Tous les délégués décrivirent les conditions de l’exploitation dans leur propre pays. C’est dans un tonnerre d’applaudissements que furent votées à l’unanimité les thèses qui proclamaient : « La révolution des masses laborieuses de l’Orient ne se bornera pas à chasser les impérialistes étrangers. Elle ne s’arrêtera pas à la constitution d’un régime qui tendrait à conserver l’autorité des sultans, des shahs, des émirs, des pachas, des beys, et à maintenir les travailleurs dans l’oppression. La révolution ne s’arrêtera pas non plus aux limites dites sacrées des propriétés privées. Elle développera ses efforts en une immense révolution agraire, qui fera passer la terre aux mains des travailleurs et abolira toute exploitation. »

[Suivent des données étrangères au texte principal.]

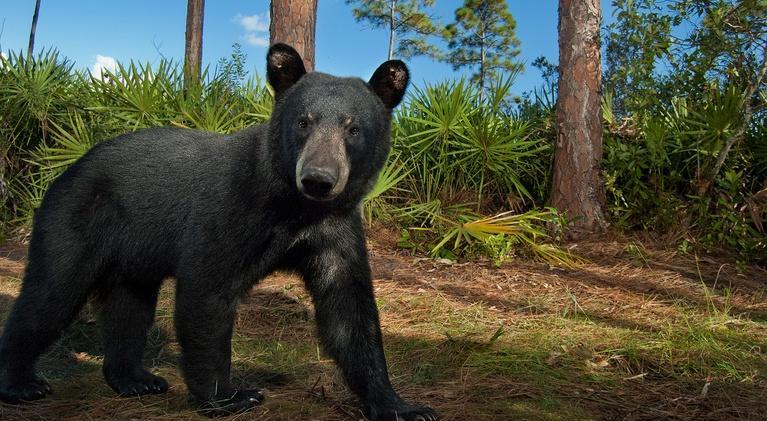 The Forgotten Coast: Return to Wild Florida: Florida Black Bears Face Off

Le congrès comptait également une cinquantaine de femmes déléguées, qui réclamèrent avec force les mêmes droits que les hommes dans tous les domaines. L’une d’elles, Bibinour, déclara : « Nous autres, Orientales, nous avons subi une exploitation infiniment plus dure que les hommes, et nous sommes infiniment mieux au courant de tous les côtés sombres de ces éternelles captives que sont les femmes musulmanes d’Orient... Nous nous réveillons du cauchemar qui nous oppressait, nous secouons le joug qui nous étreint chaque jour, nous grossissons vos rangs du meilleur de nos forces. Vive la IIIe Internationale ! Vive la section des ouvrières de la ville d’Aoulé-Ata et du Turkestan tout entier ! »

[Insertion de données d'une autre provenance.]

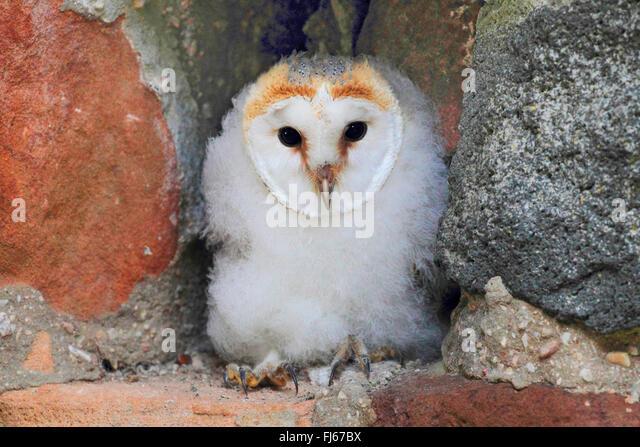 Juvenile Barn Owl Stoc...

Le congrès de Bakou eut peu de conséquences immédiates mais, dans les années qui suivirent, des partis communistes furent créés dans la plupart des pays colonisés. L’onde de choc déclenchée par la révolution russe se propagea dans tout l’Orient et, à peine cinq ans plus tard, le prolétariat et l’immense paysannerie de Chine s’ébranlaient pour tenter de se débarrasser de leur oppression séculaire. Mais l’Internationale n’était plus alors l’instrument de lutte qu’elle avait été au moment de Bakou. Elle était tombée sous la férule de Staline, « le grand organisateur des défaites », selon la formule de Trotsky.